U.S. Attorney Carmen Ortiz called the Columbia Point Dawgs the raids were aimed at taking down the "most-feared" gang in Boston, saying they were responsible for "decades of violence."
"It's a good day for the City of Boston," Boston Police Commissioner William Evans said.
Officials said at a news conference that a grand jury indicted 48 members and associates of the Columbia Point Dawgs. Forty-one were arrested and seven remained at large.
According to police sources, the arrests were made during raids conducted throughout the East Coast, including in Dorchester, Randolph, Quincy and Tewksbury, Massachusetts, as well as some locations in Maine.
The gang started operating out of the Columbia Point housing project in the Dorchester section of Boston in the 1980s, eventually trafficking drugs from Boston to Maine, authorities said.
The gang's infiltration of drug trafficking territories held by rival gangs led to numerous killings, according to law enforcement officials. They cited the 1990s killing of a member who was shot while sitting in Whitney Houston's Bentley with her husband, Bobby Brown. A rival gang member was convicted in that case.

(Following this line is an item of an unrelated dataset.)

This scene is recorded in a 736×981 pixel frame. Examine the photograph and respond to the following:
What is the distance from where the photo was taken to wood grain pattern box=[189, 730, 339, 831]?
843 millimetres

Since 2010, the group, known on the street as "the Point," has been considered the most feared and most influential gang in Boston, U.S. Attorney Carmen Ortiz said. She said the gang was largely run by four families. Members of each of the families were among those indicted Thursday.
An FBI affidavit filed in court said the gang expanded its drug trafficking business through southern Massachusetts, New Hampshire and Maine.

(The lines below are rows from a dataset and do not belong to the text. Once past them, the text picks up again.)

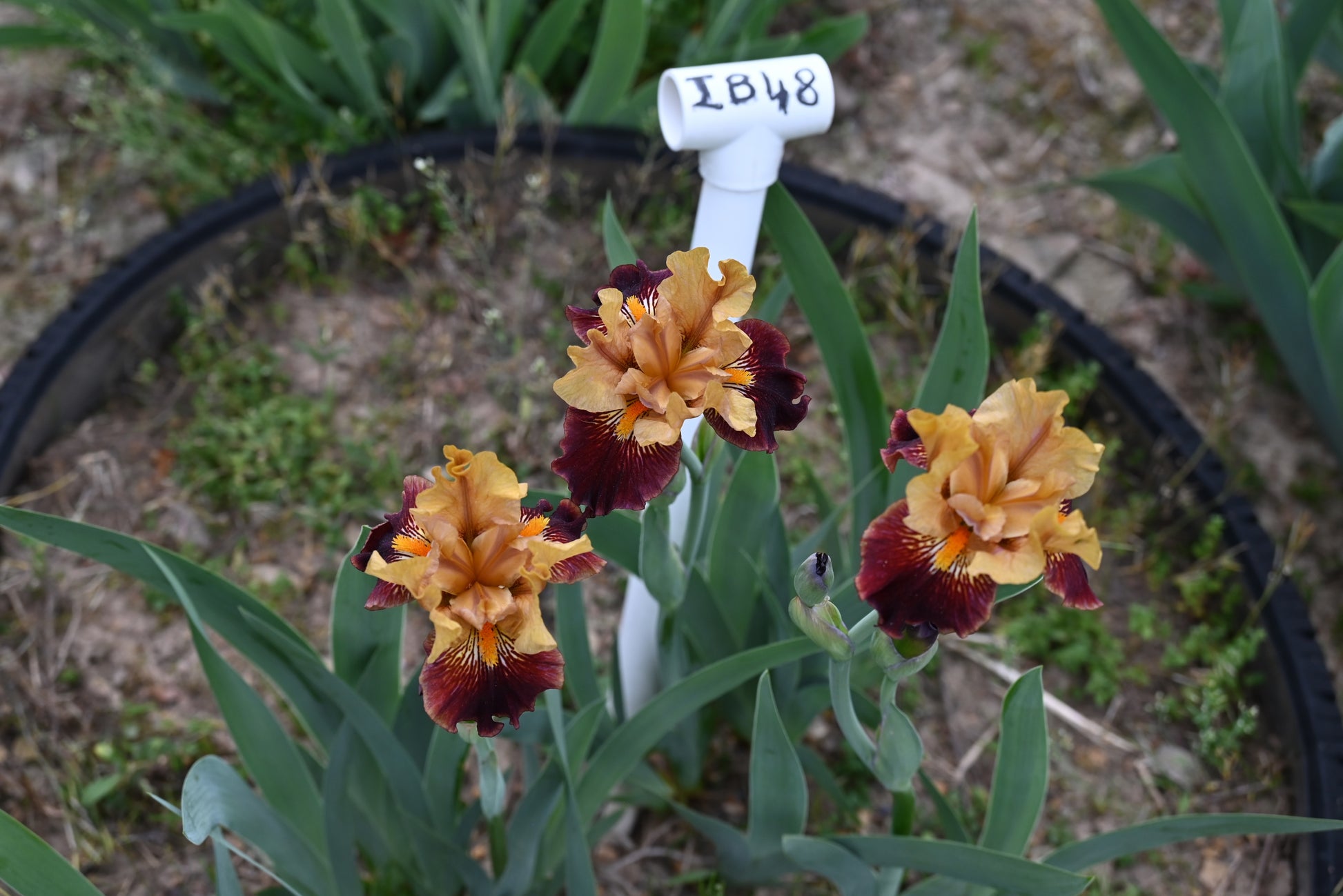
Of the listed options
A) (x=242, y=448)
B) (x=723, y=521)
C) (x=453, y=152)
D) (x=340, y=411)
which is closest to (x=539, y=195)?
(x=453, y=152)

As the drug business grew, members of the gang promoted the gang's notoriety by creating record labels under the names "8 Bus Records" and the "Waterboyz." The FBI said the gang used the record labels to promote rap shows, occasionally demanding that visiting artists pay "protection fees" to perform in Boston. They also produced videos showcasing their luxury vehicles, expensive jewelry and guns.
Vincent Lisi, special agent in charge of the Boston FBI office, said authorities believe the gang has contributed to the heroin epidemic the region has been grappling with for the past few years. Authorities said the gang sold large quantities of heroin, cocaine, crack and oxycodone throughout Boston and Maine.
Evans said many of the gang members are well-known to police and have been driving violence in the city in recent years.
During the last 18 months, the gang has been in a war with the Greenwood Street Posse, resulting in numerous shootings, prosecutors said.
"This is going to go a long way to making our streets safer in the city of Boston," Evans said.